* **Textauszug**
Das Friedensforschungsinstitut hat gesagt, es wird vergleichsweise wenig über die Militäreinsätze diskutiert. Wir tun das. Auch auf unserem Parteitag. Und das ist gut so.
Warum kommt für Sie als Linke und Amerika-Kritikerin ein Nein zu OEF nicht infrage?
Ich bin für einen Strategiewechsel, der die Zivilisten schützt, und ich bin für eine Klausel, so dass der OEF-Einsatz nur mit Zustimmung der afghanischen Regierung stattfinden kann. Beides können wir nur durchsetzen, wenn Deutschland engagiert bleibt. Ich kritisiere aber die Angewohnheit der jetzigen US-Regierung, alles in der Welt durch die Antiterrorismus-Brille zu sehen. Aber ich kritisiere dort, wo es um die Realität geht und nicht um Symbole. Ich finde im Übrigen, "Raus aus Afghanistan" ist keine linke Position. Eine linke Position ist, dazu beizutragen, dass Menschen, die über Jahrzehnte geknechtet wurden, die Chance haben, selbst über sich zu bestimmen.
Wo wurden die Vorgaben des Afghanistan-Konzepts erfüllt?
Im Bildungsbereich wurden gute Fortschritte gemacht. Auch bei der Entwicklung der Infrastruktur und bei der Ausweitung von Mikrokrediten gibt es große Fortschritte, im Bezug auf die rechtliche Gleichstellung der Frau gibt es Fortschritte. Die Wirklichkeit ist immer noch schrecklich, aber die müssen wir verändern, darum geht es.

* **Aufgabe**
Gib den Abschnitt des Textauszugs zum Afghanistan-Einsatz zwischen „Warum kommt für“ und „des Afghanistan-Konzepts erfüllt?“, beide Stellen eingeschlossen, wörtlich wieder. Das Material spielt hier keine Rolle.

* **Datenzeilen**

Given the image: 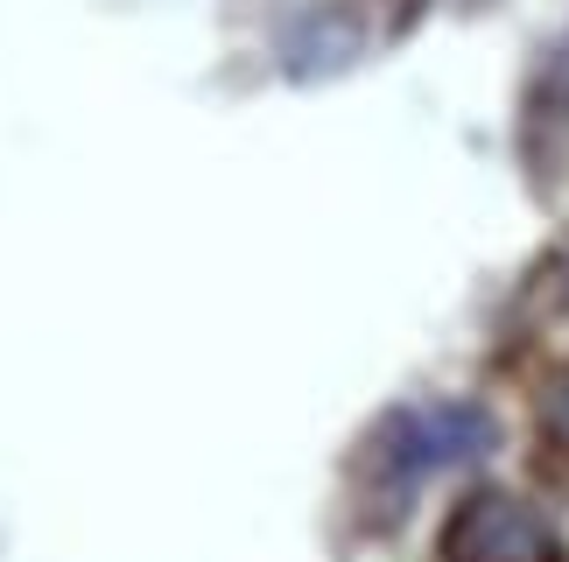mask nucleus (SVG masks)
<instances>
[{
	"label": "nucleus",
	"mask_w": 569,
	"mask_h": 562,
	"mask_svg": "<svg viewBox=\"0 0 569 562\" xmlns=\"http://www.w3.org/2000/svg\"><path fill=\"white\" fill-rule=\"evenodd\" d=\"M492 450H499L492 408H478V401H436V408H401V415L380 429L373 464L387 471L393 492H408V485L436 479V471H465L478 458H492Z\"/></svg>",
	"instance_id": "obj_1"
},
{
	"label": "nucleus",
	"mask_w": 569,
	"mask_h": 562,
	"mask_svg": "<svg viewBox=\"0 0 569 562\" xmlns=\"http://www.w3.org/2000/svg\"><path fill=\"white\" fill-rule=\"evenodd\" d=\"M450 555L457 562H535L549 555V528L507 492H478L450 528Z\"/></svg>",
	"instance_id": "obj_2"
},
{
	"label": "nucleus",
	"mask_w": 569,
	"mask_h": 562,
	"mask_svg": "<svg viewBox=\"0 0 569 562\" xmlns=\"http://www.w3.org/2000/svg\"><path fill=\"white\" fill-rule=\"evenodd\" d=\"M359 50H366L359 14H345V8H310L289 36H281V71L302 78V84H317V78L352 71Z\"/></svg>",
	"instance_id": "obj_3"
},
{
	"label": "nucleus",
	"mask_w": 569,
	"mask_h": 562,
	"mask_svg": "<svg viewBox=\"0 0 569 562\" xmlns=\"http://www.w3.org/2000/svg\"><path fill=\"white\" fill-rule=\"evenodd\" d=\"M541 92H549V106H556V113H569V42H562V50L549 57V84H541Z\"/></svg>",
	"instance_id": "obj_4"
}]
</instances>
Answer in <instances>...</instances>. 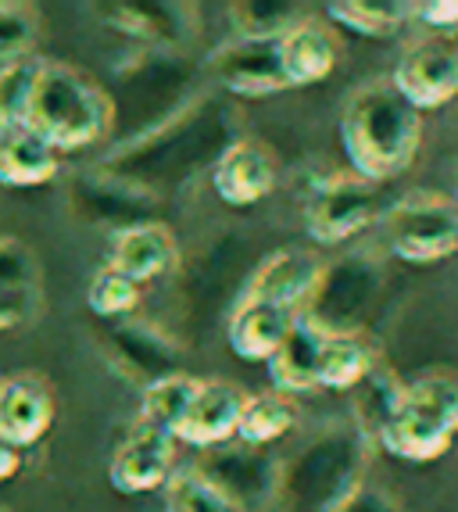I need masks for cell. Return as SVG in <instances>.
Listing matches in <instances>:
<instances>
[{
  "label": "cell",
  "instance_id": "obj_1",
  "mask_svg": "<svg viewBox=\"0 0 458 512\" xmlns=\"http://www.w3.org/2000/svg\"><path fill=\"white\" fill-rule=\"evenodd\" d=\"M340 147L358 180L380 187L412 169L423 147V115L391 83L362 86L340 115Z\"/></svg>",
  "mask_w": 458,
  "mask_h": 512
},
{
  "label": "cell",
  "instance_id": "obj_2",
  "mask_svg": "<svg viewBox=\"0 0 458 512\" xmlns=\"http://www.w3.org/2000/svg\"><path fill=\"white\" fill-rule=\"evenodd\" d=\"M115 101L90 72L68 61H43L29 94L26 122L58 154L94 147L115 129Z\"/></svg>",
  "mask_w": 458,
  "mask_h": 512
},
{
  "label": "cell",
  "instance_id": "obj_3",
  "mask_svg": "<svg viewBox=\"0 0 458 512\" xmlns=\"http://www.w3.org/2000/svg\"><path fill=\"white\" fill-rule=\"evenodd\" d=\"M376 437L401 462H433L448 455L458 437V380L433 373L401 384Z\"/></svg>",
  "mask_w": 458,
  "mask_h": 512
},
{
  "label": "cell",
  "instance_id": "obj_4",
  "mask_svg": "<svg viewBox=\"0 0 458 512\" xmlns=\"http://www.w3.org/2000/svg\"><path fill=\"white\" fill-rule=\"evenodd\" d=\"M380 215V187L369 180L351 176H333V180L319 183L312 190L305 205V233L312 244L323 248H337L348 244L351 237L373 226Z\"/></svg>",
  "mask_w": 458,
  "mask_h": 512
},
{
  "label": "cell",
  "instance_id": "obj_5",
  "mask_svg": "<svg viewBox=\"0 0 458 512\" xmlns=\"http://www.w3.org/2000/svg\"><path fill=\"white\" fill-rule=\"evenodd\" d=\"M387 237L401 262H444L458 251V205L448 197H408L387 219Z\"/></svg>",
  "mask_w": 458,
  "mask_h": 512
},
{
  "label": "cell",
  "instance_id": "obj_6",
  "mask_svg": "<svg viewBox=\"0 0 458 512\" xmlns=\"http://www.w3.org/2000/svg\"><path fill=\"white\" fill-rule=\"evenodd\" d=\"M391 90L401 101L412 104L419 115L441 111L451 101H458V40L430 36V40L408 47L394 65Z\"/></svg>",
  "mask_w": 458,
  "mask_h": 512
},
{
  "label": "cell",
  "instance_id": "obj_7",
  "mask_svg": "<svg viewBox=\"0 0 458 512\" xmlns=\"http://www.w3.org/2000/svg\"><path fill=\"white\" fill-rule=\"evenodd\" d=\"M176 470V437L136 423L108 462V480L119 495H151Z\"/></svg>",
  "mask_w": 458,
  "mask_h": 512
},
{
  "label": "cell",
  "instance_id": "obj_8",
  "mask_svg": "<svg viewBox=\"0 0 458 512\" xmlns=\"http://www.w3.org/2000/svg\"><path fill=\"white\" fill-rule=\"evenodd\" d=\"M176 262H179L176 233L158 219H140L111 233L108 262L104 265L122 273L126 280H133L136 287H147V283L169 276L176 269Z\"/></svg>",
  "mask_w": 458,
  "mask_h": 512
},
{
  "label": "cell",
  "instance_id": "obj_9",
  "mask_svg": "<svg viewBox=\"0 0 458 512\" xmlns=\"http://www.w3.org/2000/svg\"><path fill=\"white\" fill-rule=\"evenodd\" d=\"M58 405L47 380L33 373L0 380V441L11 448H33L51 434Z\"/></svg>",
  "mask_w": 458,
  "mask_h": 512
},
{
  "label": "cell",
  "instance_id": "obj_10",
  "mask_svg": "<svg viewBox=\"0 0 458 512\" xmlns=\"http://www.w3.org/2000/svg\"><path fill=\"white\" fill-rule=\"evenodd\" d=\"M43 312V265L26 240L0 237V333L29 326Z\"/></svg>",
  "mask_w": 458,
  "mask_h": 512
},
{
  "label": "cell",
  "instance_id": "obj_11",
  "mask_svg": "<svg viewBox=\"0 0 458 512\" xmlns=\"http://www.w3.org/2000/svg\"><path fill=\"white\" fill-rule=\"evenodd\" d=\"M280 169L272 151H265L255 140H237L219 154L212 169V187L222 205L229 208H251L276 190Z\"/></svg>",
  "mask_w": 458,
  "mask_h": 512
},
{
  "label": "cell",
  "instance_id": "obj_12",
  "mask_svg": "<svg viewBox=\"0 0 458 512\" xmlns=\"http://www.w3.org/2000/svg\"><path fill=\"white\" fill-rule=\"evenodd\" d=\"M247 394L229 380H201L187 416L176 430V444L190 448H219L237 437L240 412H244Z\"/></svg>",
  "mask_w": 458,
  "mask_h": 512
},
{
  "label": "cell",
  "instance_id": "obj_13",
  "mask_svg": "<svg viewBox=\"0 0 458 512\" xmlns=\"http://www.w3.org/2000/svg\"><path fill=\"white\" fill-rule=\"evenodd\" d=\"M330 326L319 323L315 316H294L287 337L276 348L265 366H269L272 387L287 398V394H308L319 391V366H323V344Z\"/></svg>",
  "mask_w": 458,
  "mask_h": 512
},
{
  "label": "cell",
  "instance_id": "obj_14",
  "mask_svg": "<svg viewBox=\"0 0 458 512\" xmlns=\"http://www.w3.org/2000/svg\"><path fill=\"white\" fill-rule=\"evenodd\" d=\"M276 58H280V72L287 90L315 86L333 76V69H337L340 61V43L323 22L301 18L294 29H287L276 40Z\"/></svg>",
  "mask_w": 458,
  "mask_h": 512
},
{
  "label": "cell",
  "instance_id": "obj_15",
  "mask_svg": "<svg viewBox=\"0 0 458 512\" xmlns=\"http://www.w3.org/2000/svg\"><path fill=\"white\" fill-rule=\"evenodd\" d=\"M215 72L219 83L237 97H269L287 90L276 40H233L215 54Z\"/></svg>",
  "mask_w": 458,
  "mask_h": 512
},
{
  "label": "cell",
  "instance_id": "obj_16",
  "mask_svg": "<svg viewBox=\"0 0 458 512\" xmlns=\"http://www.w3.org/2000/svg\"><path fill=\"white\" fill-rule=\"evenodd\" d=\"M319 283H323V265L312 251H280L258 265L244 298L269 301V305L294 312V305L319 291Z\"/></svg>",
  "mask_w": 458,
  "mask_h": 512
},
{
  "label": "cell",
  "instance_id": "obj_17",
  "mask_svg": "<svg viewBox=\"0 0 458 512\" xmlns=\"http://www.w3.org/2000/svg\"><path fill=\"white\" fill-rule=\"evenodd\" d=\"M61 172V154L29 122L0 126V187H43Z\"/></svg>",
  "mask_w": 458,
  "mask_h": 512
},
{
  "label": "cell",
  "instance_id": "obj_18",
  "mask_svg": "<svg viewBox=\"0 0 458 512\" xmlns=\"http://www.w3.org/2000/svg\"><path fill=\"white\" fill-rule=\"evenodd\" d=\"M290 323H294V312H287V308H276L269 301L255 298H240L226 330L229 351L240 362H269L276 355V348L283 344V337H287Z\"/></svg>",
  "mask_w": 458,
  "mask_h": 512
},
{
  "label": "cell",
  "instance_id": "obj_19",
  "mask_svg": "<svg viewBox=\"0 0 458 512\" xmlns=\"http://www.w3.org/2000/svg\"><path fill=\"white\" fill-rule=\"evenodd\" d=\"M376 369L373 348L365 337L351 330H330L323 344V366H319V387L323 391H351L362 387Z\"/></svg>",
  "mask_w": 458,
  "mask_h": 512
},
{
  "label": "cell",
  "instance_id": "obj_20",
  "mask_svg": "<svg viewBox=\"0 0 458 512\" xmlns=\"http://www.w3.org/2000/svg\"><path fill=\"white\" fill-rule=\"evenodd\" d=\"M197 387H201V380L179 373V369L169 376L151 380V384L144 387V394H140V427L162 430V434L176 437L179 423H183L190 402H194Z\"/></svg>",
  "mask_w": 458,
  "mask_h": 512
},
{
  "label": "cell",
  "instance_id": "obj_21",
  "mask_svg": "<svg viewBox=\"0 0 458 512\" xmlns=\"http://www.w3.org/2000/svg\"><path fill=\"white\" fill-rule=\"evenodd\" d=\"M326 15L365 40H391L412 18V4L405 0H333L326 4Z\"/></svg>",
  "mask_w": 458,
  "mask_h": 512
},
{
  "label": "cell",
  "instance_id": "obj_22",
  "mask_svg": "<svg viewBox=\"0 0 458 512\" xmlns=\"http://www.w3.org/2000/svg\"><path fill=\"white\" fill-rule=\"evenodd\" d=\"M165 491V512H244L237 498L222 491L212 477L197 466H183L172 470Z\"/></svg>",
  "mask_w": 458,
  "mask_h": 512
},
{
  "label": "cell",
  "instance_id": "obj_23",
  "mask_svg": "<svg viewBox=\"0 0 458 512\" xmlns=\"http://www.w3.org/2000/svg\"><path fill=\"white\" fill-rule=\"evenodd\" d=\"M101 11H108L104 22L111 29L144 43H172L183 33V15H176L179 8L169 4H104Z\"/></svg>",
  "mask_w": 458,
  "mask_h": 512
},
{
  "label": "cell",
  "instance_id": "obj_24",
  "mask_svg": "<svg viewBox=\"0 0 458 512\" xmlns=\"http://www.w3.org/2000/svg\"><path fill=\"white\" fill-rule=\"evenodd\" d=\"M294 423H297V409L283 394H255V398L244 402L237 437L247 448H265V444L283 441L294 430Z\"/></svg>",
  "mask_w": 458,
  "mask_h": 512
},
{
  "label": "cell",
  "instance_id": "obj_25",
  "mask_svg": "<svg viewBox=\"0 0 458 512\" xmlns=\"http://www.w3.org/2000/svg\"><path fill=\"white\" fill-rule=\"evenodd\" d=\"M111 351H115V359H119L122 366L144 376V387L151 384V380H158V376L176 373L172 362L165 359L169 351H165L162 337H154L147 326H133V323L115 326V333H111Z\"/></svg>",
  "mask_w": 458,
  "mask_h": 512
},
{
  "label": "cell",
  "instance_id": "obj_26",
  "mask_svg": "<svg viewBox=\"0 0 458 512\" xmlns=\"http://www.w3.org/2000/svg\"><path fill=\"white\" fill-rule=\"evenodd\" d=\"M297 4H269V0H247L229 8V26L237 40H280L305 15H297Z\"/></svg>",
  "mask_w": 458,
  "mask_h": 512
},
{
  "label": "cell",
  "instance_id": "obj_27",
  "mask_svg": "<svg viewBox=\"0 0 458 512\" xmlns=\"http://www.w3.org/2000/svg\"><path fill=\"white\" fill-rule=\"evenodd\" d=\"M140 294H144V287H136V283L126 280L122 273L101 265L94 273V280H90V287H86V305L101 319H122V316H129V312H136Z\"/></svg>",
  "mask_w": 458,
  "mask_h": 512
},
{
  "label": "cell",
  "instance_id": "obj_28",
  "mask_svg": "<svg viewBox=\"0 0 458 512\" xmlns=\"http://www.w3.org/2000/svg\"><path fill=\"white\" fill-rule=\"evenodd\" d=\"M40 40V15L29 4L0 0V61H26L36 58Z\"/></svg>",
  "mask_w": 458,
  "mask_h": 512
},
{
  "label": "cell",
  "instance_id": "obj_29",
  "mask_svg": "<svg viewBox=\"0 0 458 512\" xmlns=\"http://www.w3.org/2000/svg\"><path fill=\"white\" fill-rule=\"evenodd\" d=\"M36 69H40V58L11 61L8 69H4V76H0V126L26 122Z\"/></svg>",
  "mask_w": 458,
  "mask_h": 512
},
{
  "label": "cell",
  "instance_id": "obj_30",
  "mask_svg": "<svg viewBox=\"0 0 458 512\" xmlns=\"http://www.w3.org/2000/svg\"><path fill=\"white\" fill-rule=\"evenodd\" d=\"M412 18H419L430 33L455 40L458 36V0H426V4H412Z\"/></svg>",
  "mask_w": 458,
  "mask_h": 512
},
{
  "label": "cell",
  "instance_id": "obj_31",
  "mask_svg": "<svg viewBox=\"0 0 458 512\" xmlns=\"http://www.w3.org/2000/svg\"><path fill=\"white\" fill-rule=\"evenodd\" d=\"M337 512H391V505L383 502L376 491H351L340 498Z\"/></svg>",
  "mask_w": 458,
  "mask_h": 512
},
{
  "label": "cell",
  "instance_id": "obj_32",
  "mask_svg": "<svg viewBox=\"0 0 458 512\" xmlns=\"http://www.w3.org/2000/svg\"><path fill=\"white\" fill-rule=\"evenodd\" d=\"M18 470H22V452H18V448H11V444L0 441V484L15 480Z\"/></svg>",
  "mask_w": 458,
  "mask_h": 512
},
{
  "label": "cell",
  "instance_id": "obj_33",
  "mask_svg": "<svg viewBox=\"0 0 458 512\" xmlns=\"http://www.w3.org/2000/svg\"><path fill=\"white\" fill-rule=\"evenodd\" d=\"M455 205H458V169H455Z\"/></svg>",
  "mask_w": 458,
  "mask_h": 512
},
{
  "label": "cell",
  "instance_id": "obj_34",
  "mask_svg": "<svg viewBox=\"0 0 458 512\" xmlns=\"http://www.w3.org/2000/svg\"><path fill=\"white\" fill-rule=\"evenodd\" d=\"M4 69H8V61H0V76H4Z\"/></svg>",
  "mask_w": 458,
  "mask_h": 512
}]
</instances>
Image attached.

* **Gelöste Aufgabe**
Warum kommt für Sie als Linke und Amerika-Kritikerin ein Nein zu OEF nicht infrage?
Ich bin für einen Strategiewechsel, der die Zivilisten schützt, und ich bin für eine Klausel, so dass der OEF-Einsatz nur mit Zustimmung der afghanischen Regierung stattfinden kann. Beides können wir nur durchsetzen, wenn Deutschland engagiert bleibt. Ich kritisiere aber die Angewohnheit der jetzigen US-Regierung, alles in der Welt durch die Antiterrorismus-Brille zu sehen. Aber ich kritisiere dort, wo es um die Realität geht und nicht um Symbole. Ich finde im Übrigen, "Raus aus Afghanistan" ist keine linke Position. Eine linke Position ist, dazu beizutragen, dass Menschen, die über Jahrzehnte geknechtet wurden, die Chance haben, selbst über sich zu bestimmen.
Wo wurden die Vorgaben des Afghanistan-Konzepts erfüllt?